Credits Boris Johnson Campign eam flickr account

Boris Johnson sarà  il prossimo Primo Ministro del Regno Unito?Credits Boris Johnson Campign eam flickr account

Purtroppo però stasera, ripensando a ciò che il Regno Unito significa per l’Europa, leggendo in particolare un articolo della direttrice di Huffington Post Italia, Lucia Annunziata, nel quale ricorda che gli inglesi hanno combattutto e perso la vita per la costruzione di un’Europa più sicura e in pace. Grandi uomini come Churchill, ma anche recentemente Premier come Tony Blair, hanno rappresentato dei punti di riferimento per l’Europa stessa. Pensando ora che l’Europa sarà privata della straordinaria energia del Regno Unito, delle sue eccellenze, dei suoi uomini e donne, allora ho riprovato molta tristezza.
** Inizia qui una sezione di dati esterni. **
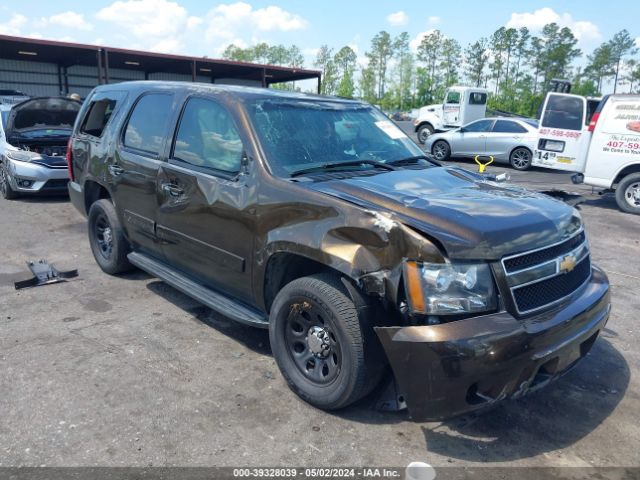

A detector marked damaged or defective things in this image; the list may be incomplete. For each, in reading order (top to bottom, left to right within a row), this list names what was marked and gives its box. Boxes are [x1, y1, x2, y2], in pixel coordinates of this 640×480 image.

crumpled hood [6, 96, 81, 137]
damaged chevrolet tahoe [67, 82, 612, 420]
crumpled hood [308, 167, 584, 260]
broken headlight [402, 260, 498, 316]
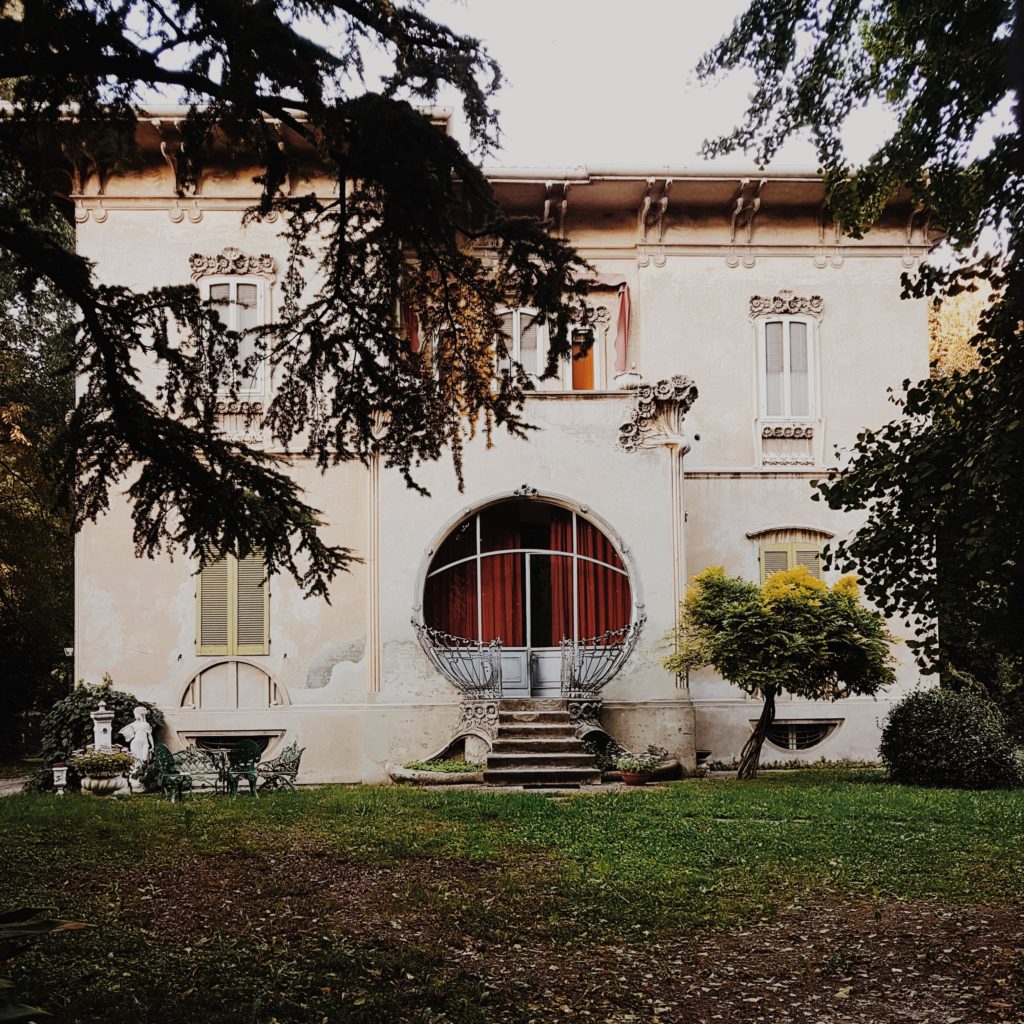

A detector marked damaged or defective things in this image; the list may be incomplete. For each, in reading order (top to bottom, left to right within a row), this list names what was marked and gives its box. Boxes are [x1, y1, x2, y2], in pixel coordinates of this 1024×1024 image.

peeling plaster patch [301, 634, 366, 692]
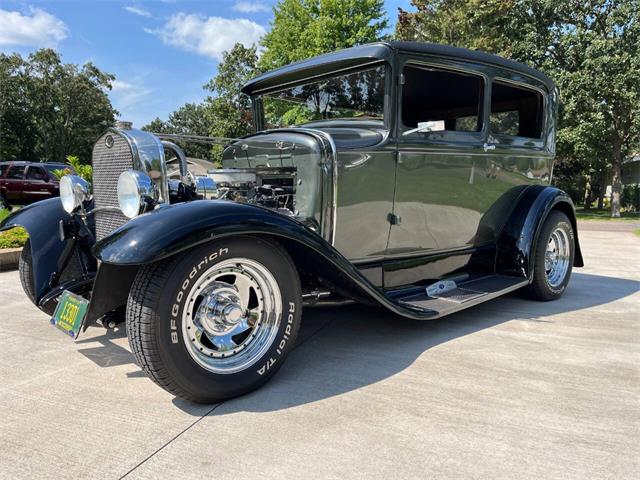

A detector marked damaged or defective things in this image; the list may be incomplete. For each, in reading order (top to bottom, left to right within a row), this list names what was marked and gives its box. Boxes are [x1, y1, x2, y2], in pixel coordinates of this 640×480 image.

pavement crack [119, 404, 221, 478]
In fondo,durante gli anni di  tutti i miei studi, dalle elementari a quelli universitari, sono stato abituato a pensare a Londra come una città amica, e agli inglesi come fratelli europei. Diversi nelle loro particolarità, ma pur sempre amici e membri della stessa realtà internazionale. Ora che la Ue dovrà fare a meno del Regno Unito mi invade un profondo sconforto, e il dispiacere si unisce ancora all’incredulità. Perchè, amici inglesi, ci avete voltato le spalle?